* WRITTEN INSTRUCTION
Gather every line in the records below that contains the word "scene", where upper and lower case must match.

* MATERIAL FOR THIS EXERCISE
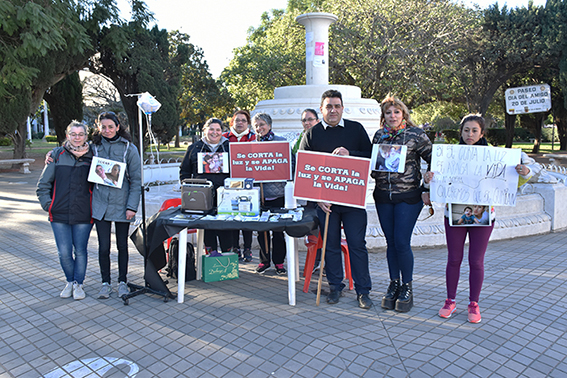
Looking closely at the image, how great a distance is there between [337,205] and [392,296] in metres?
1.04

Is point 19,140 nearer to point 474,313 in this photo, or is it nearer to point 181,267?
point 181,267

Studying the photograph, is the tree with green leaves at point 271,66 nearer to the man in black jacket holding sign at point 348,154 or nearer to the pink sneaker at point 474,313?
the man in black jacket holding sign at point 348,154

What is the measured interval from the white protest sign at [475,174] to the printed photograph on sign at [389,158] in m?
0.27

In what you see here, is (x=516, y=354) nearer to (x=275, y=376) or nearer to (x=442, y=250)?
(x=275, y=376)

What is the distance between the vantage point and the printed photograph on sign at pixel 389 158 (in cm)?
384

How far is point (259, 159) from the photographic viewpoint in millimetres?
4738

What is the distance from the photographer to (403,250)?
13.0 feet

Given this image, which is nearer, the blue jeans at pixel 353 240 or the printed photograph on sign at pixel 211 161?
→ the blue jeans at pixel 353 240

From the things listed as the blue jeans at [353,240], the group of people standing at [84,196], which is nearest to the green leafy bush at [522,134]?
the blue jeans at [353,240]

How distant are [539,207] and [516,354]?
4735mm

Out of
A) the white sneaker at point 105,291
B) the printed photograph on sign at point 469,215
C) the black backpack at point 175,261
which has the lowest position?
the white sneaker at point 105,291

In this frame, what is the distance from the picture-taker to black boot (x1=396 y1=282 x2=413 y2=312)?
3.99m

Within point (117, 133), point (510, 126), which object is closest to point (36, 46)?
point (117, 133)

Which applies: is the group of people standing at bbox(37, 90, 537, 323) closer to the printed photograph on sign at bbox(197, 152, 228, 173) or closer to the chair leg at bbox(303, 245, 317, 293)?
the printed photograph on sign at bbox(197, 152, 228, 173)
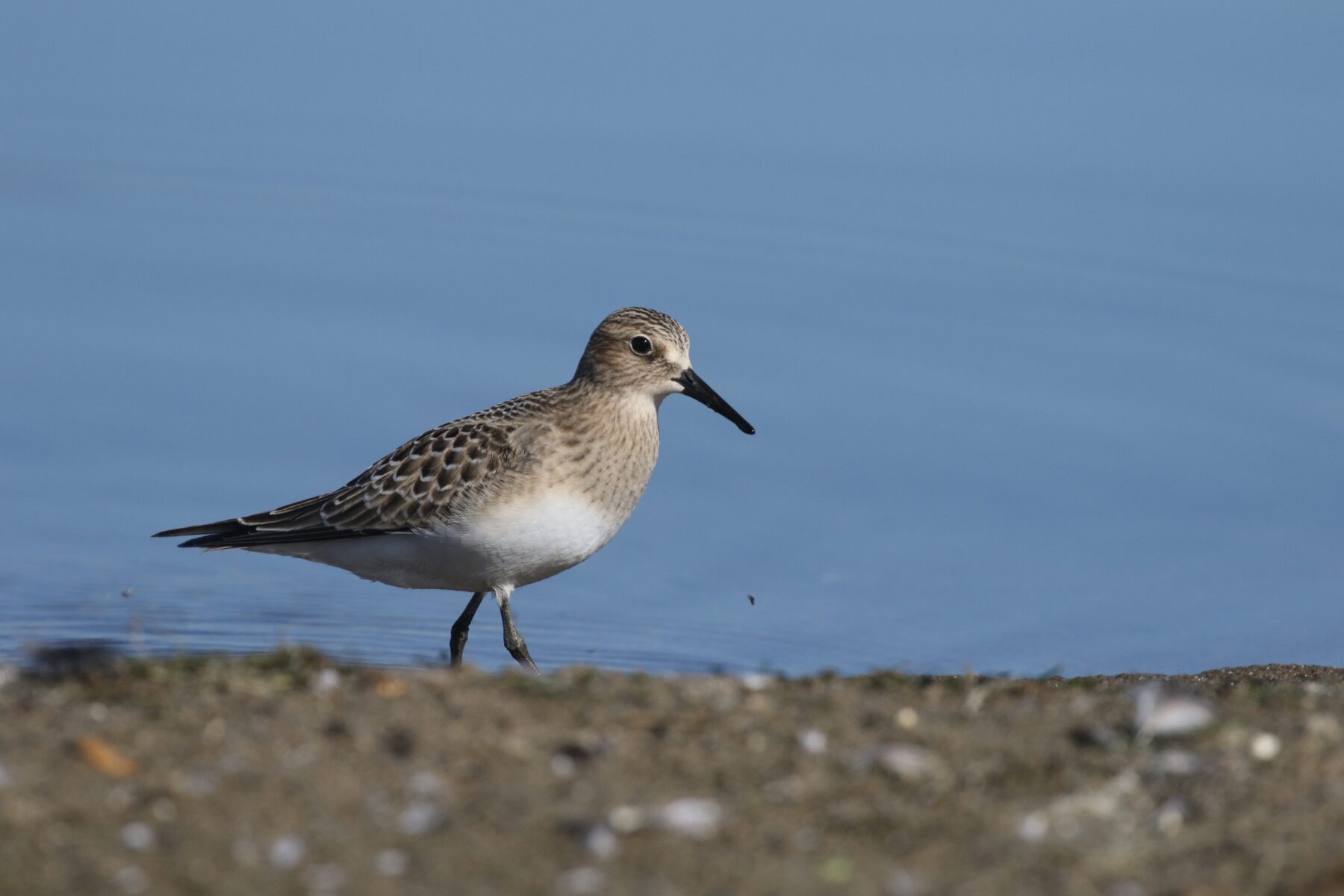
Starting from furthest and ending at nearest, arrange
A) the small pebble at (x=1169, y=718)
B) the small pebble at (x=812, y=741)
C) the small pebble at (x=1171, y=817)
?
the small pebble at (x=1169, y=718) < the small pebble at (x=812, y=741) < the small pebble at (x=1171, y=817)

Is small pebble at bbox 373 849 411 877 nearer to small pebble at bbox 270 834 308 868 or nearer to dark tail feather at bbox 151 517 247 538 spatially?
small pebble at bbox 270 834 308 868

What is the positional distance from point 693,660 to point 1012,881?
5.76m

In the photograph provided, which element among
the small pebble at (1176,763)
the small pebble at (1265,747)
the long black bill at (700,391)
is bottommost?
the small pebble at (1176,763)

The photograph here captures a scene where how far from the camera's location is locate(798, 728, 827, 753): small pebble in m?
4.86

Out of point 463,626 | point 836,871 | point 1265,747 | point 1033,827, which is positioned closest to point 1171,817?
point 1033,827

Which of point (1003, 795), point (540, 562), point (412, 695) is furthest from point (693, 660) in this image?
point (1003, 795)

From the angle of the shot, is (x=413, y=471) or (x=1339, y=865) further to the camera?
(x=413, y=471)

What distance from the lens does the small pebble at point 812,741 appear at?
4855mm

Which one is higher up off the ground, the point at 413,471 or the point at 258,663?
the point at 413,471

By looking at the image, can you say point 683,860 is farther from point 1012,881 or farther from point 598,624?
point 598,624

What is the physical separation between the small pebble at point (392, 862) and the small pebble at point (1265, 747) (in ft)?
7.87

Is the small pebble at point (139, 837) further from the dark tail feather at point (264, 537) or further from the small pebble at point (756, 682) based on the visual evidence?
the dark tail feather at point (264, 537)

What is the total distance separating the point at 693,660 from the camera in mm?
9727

==

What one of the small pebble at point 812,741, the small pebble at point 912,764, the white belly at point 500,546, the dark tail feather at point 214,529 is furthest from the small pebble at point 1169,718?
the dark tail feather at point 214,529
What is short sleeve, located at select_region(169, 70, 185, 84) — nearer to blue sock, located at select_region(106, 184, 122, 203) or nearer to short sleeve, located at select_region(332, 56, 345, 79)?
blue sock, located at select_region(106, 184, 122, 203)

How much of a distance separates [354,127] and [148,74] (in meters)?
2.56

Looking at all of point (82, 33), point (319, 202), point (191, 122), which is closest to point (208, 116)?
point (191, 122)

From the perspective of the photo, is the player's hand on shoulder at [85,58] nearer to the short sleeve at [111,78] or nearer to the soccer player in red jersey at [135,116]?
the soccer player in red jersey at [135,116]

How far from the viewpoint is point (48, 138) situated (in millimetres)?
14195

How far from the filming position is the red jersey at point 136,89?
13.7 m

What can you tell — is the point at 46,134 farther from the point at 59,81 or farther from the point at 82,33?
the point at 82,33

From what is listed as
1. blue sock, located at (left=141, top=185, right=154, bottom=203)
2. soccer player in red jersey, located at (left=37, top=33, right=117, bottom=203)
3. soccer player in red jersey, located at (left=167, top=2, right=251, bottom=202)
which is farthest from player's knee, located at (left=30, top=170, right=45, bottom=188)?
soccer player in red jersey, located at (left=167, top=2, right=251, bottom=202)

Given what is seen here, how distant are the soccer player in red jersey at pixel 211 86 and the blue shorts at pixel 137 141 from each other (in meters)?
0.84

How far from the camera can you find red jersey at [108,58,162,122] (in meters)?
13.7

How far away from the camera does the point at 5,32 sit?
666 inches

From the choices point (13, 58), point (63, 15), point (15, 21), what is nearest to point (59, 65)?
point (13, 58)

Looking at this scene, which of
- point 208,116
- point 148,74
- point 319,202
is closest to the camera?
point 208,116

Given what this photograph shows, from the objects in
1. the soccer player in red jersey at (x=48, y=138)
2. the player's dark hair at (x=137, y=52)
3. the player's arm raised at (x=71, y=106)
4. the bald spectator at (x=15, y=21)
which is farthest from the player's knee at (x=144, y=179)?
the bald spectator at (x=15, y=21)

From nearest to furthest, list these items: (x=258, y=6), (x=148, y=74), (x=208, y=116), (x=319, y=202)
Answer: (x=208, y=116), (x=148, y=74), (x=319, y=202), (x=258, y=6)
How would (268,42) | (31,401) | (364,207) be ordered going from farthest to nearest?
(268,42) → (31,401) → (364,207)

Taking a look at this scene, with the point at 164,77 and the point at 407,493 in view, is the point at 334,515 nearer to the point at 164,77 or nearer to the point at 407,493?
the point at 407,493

==

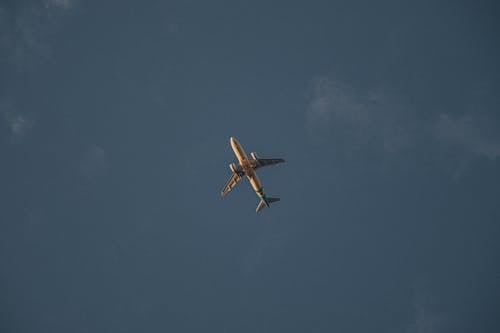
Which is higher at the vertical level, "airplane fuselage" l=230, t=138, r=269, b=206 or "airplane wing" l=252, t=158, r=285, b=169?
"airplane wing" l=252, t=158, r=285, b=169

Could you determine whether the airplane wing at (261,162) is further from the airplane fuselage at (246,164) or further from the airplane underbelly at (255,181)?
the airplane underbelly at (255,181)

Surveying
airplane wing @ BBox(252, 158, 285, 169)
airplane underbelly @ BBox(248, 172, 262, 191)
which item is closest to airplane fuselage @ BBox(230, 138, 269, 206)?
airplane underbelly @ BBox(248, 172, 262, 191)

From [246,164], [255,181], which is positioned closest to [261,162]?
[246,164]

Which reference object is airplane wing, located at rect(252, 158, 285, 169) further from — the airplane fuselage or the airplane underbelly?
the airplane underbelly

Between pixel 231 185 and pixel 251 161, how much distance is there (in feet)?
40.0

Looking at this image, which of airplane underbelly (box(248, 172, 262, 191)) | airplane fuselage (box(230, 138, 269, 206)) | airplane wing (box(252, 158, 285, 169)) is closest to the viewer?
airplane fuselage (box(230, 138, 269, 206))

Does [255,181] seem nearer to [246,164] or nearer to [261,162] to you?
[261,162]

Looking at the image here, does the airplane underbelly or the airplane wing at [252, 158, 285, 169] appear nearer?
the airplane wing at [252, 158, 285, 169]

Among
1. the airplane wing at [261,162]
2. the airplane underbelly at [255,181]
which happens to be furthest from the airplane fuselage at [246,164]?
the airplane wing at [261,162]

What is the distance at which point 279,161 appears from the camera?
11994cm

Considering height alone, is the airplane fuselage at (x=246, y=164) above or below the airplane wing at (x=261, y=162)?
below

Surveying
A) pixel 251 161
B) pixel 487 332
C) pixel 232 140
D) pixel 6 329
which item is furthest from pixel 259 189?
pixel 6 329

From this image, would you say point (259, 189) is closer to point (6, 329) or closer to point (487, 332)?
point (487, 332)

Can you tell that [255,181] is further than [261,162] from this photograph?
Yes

* THE ANSWER
The photograph here captures a scene where how far from the camera's location is locate(798, 728, 827, 753): small pebble in m?
Looking at this scene, which of
Taking a look at this scene, with the point at 164,77 and the point at 407,493 in view, is the point at 334,515 nearer to the point at 164,77 or nearer to the point at 407,493?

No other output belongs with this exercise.